As he told Pitchfork at CMJ in October 2011, “It’s more about the idea that you’re growing up into this state without wanting it. Like, if I’ve been put on this planet the same as anyone else, why should I have to do that?” The interview brought other insight that I would’ve never expected – it really goes some way in explaining the inception and transformation of Archy Marshall to Zoo Kid to King Krule. I don’t know if you can label his sound disillusionist pop, but thematically it’s not so far from the pop punk bands you probably listened to in your youth.
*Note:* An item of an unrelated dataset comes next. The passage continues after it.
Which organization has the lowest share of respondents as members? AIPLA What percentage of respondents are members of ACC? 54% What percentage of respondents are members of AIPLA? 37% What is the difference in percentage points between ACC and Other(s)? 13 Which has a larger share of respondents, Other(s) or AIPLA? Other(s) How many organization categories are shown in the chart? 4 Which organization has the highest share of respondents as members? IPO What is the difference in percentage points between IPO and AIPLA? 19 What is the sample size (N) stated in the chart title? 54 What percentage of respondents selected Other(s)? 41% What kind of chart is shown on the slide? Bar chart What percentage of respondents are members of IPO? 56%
More refined, certainly, and better crafted, perhaps, but the underlying message of despair and disgust is still roughly the same. It’s a shame Billy Joe never sounded this elegant.
One wonders where King Krule will grow from here regardless of the debut LP’s success. For a young man who has recorded since the age of eight, in many different styles, it’s possible that he could totally re-invent himself from album to album a-la the Arctic Monkeys but in a much more profound manner. Unlike other such artists, however, I’m not sure he can shake that wonderful bass timbre, and wherever those vocals go I’m willing to follow.